Die Krawalle begannen, als sich etwa 100 Leipziger und Berliner Jugendliche im Stadion widerrechtlich Eintritt verschafften, Besucher belästigten und Raketen abschossen. Die Polizisten drängten die Schläger aus dem Stadion. Sie stießen dann auf die Gruppe, die am Bahnhofseingang wütete. Bei den Zusammenstößen wurden vier Polizeifahrzeuge zerstört, ein Mannschaftstransportwagen ging in Flammen auf. Zwölf Privat-PKW wurden in der Leipziger Innenstadt demoliert. Das Erdgeschoß eines Warenhauses am Brühl wurde zerstört und geplündert. Auch ein Hotel war Ziel der Hooligans sowie Anwesen in der Jahnallee. Die zerstörten Häuser wurden mit Spanholzplatten notdürftig verschlossen. Die Polizei hatte am Samstagabend Einsatzalarm ausgerufen. Sämtliche verfügbaren Bediensteten am dem Land Sachsen waren in die Messestadt beordert worden. Nach 18 Uhr und am Sonntag blieb es in der Messestadt ruhig.

Die jugendlichen Banden stammen nach ersten Ermittlungen der Polizei aus Behin. Die Skinheads und Hooligans waren mit der Eisenbahn und in Sonderbussen nach Leipzig gefahren. "Die Berliner Polizei hatte uns keine Vorabinformation gegeben", erklärte Hauptkommissar Dieter Gaasenbeek von der Leipziger Stadtpolizei. Der Fanzirkel des FC Berlin treibt schon seit Jahren sein Unwesen.
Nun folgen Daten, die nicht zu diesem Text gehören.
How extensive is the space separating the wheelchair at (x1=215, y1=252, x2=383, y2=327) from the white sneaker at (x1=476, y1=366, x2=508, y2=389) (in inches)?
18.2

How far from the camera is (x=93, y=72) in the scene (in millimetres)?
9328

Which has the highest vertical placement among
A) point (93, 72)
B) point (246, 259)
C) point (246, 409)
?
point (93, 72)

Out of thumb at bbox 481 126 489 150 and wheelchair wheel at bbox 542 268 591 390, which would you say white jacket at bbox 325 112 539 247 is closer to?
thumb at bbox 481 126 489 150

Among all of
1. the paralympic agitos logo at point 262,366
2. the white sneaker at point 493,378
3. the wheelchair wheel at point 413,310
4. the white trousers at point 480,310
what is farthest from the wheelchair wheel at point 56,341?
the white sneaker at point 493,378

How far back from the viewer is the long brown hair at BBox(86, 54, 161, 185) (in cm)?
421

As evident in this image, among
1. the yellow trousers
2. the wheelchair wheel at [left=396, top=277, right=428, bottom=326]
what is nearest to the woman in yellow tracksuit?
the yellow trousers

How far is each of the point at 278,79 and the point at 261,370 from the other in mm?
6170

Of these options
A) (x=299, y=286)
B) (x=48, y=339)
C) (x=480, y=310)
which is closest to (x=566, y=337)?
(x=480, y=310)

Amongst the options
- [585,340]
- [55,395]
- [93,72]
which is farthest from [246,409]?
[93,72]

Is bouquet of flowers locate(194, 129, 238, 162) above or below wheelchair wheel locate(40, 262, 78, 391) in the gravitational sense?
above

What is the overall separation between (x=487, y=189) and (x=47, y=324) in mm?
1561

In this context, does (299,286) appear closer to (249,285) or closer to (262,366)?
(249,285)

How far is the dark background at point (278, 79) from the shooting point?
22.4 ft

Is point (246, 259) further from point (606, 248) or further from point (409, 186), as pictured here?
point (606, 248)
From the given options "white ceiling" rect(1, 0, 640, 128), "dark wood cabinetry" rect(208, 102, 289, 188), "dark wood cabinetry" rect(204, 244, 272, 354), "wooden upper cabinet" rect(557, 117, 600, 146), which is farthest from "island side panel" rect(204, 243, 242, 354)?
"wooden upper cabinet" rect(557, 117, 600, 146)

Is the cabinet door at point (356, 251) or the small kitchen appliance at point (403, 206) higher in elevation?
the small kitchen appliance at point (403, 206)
Erst im Frühjahr hatte es im damaligen Ostberlin mehrere Straßenschlachten gegeben. In Leipzig war es bereits am 29. September beim Oberliga-Spiel zwischen FC Sachsen Leipzig und FC Carl Zeiss Jena zu schweren Zuschauerausschreitungen gekommen, die zum Spielabbruch führten. Der vom ehemaligen Bundesliga-Profi Jimmy Hartwig trainierte Aufsteiger aus der Messestadt wurde daraufhin mit einer Platzsperre für ein Spiel belegt. Das Meisterschaftsspiel am Samstag, das Berlin 4:1 gewann. wurde mit 25minütiger Verspätung angepfiffen

 "Wir müssen aus den Fehlern lernen", erklärte Gaasenbeek am Sonntagmittag. Die Behörde will für das Spiel der Elf des Deutschen Fußball-Bundes gegen eine Auswahl Ostdeutschlands am 21. November im Zentralstadion verstärkte Sicherheitsvorkehrungen treffen. Gaasenbeek: "Wir haben in Sachsen noch kein Innenministerium. Das erschwert unsere Arbeit. Wir brauchen für das Großereignis Polizeihilfe aus dem Westen Deutschlands." Am 27. Oktober hatten Berliner Hooligans beim Auswärtsspiel ihrer Elf in Brandenburg gegenüber einem Hamburger Journalisten die Leipziger Randale angekündigt. "Der große Showdown wird am 21. November sein", erklärte dabei ein Rädelsführer. "Wir werden in Straßenschlachten die Wessie-Fans besiegen."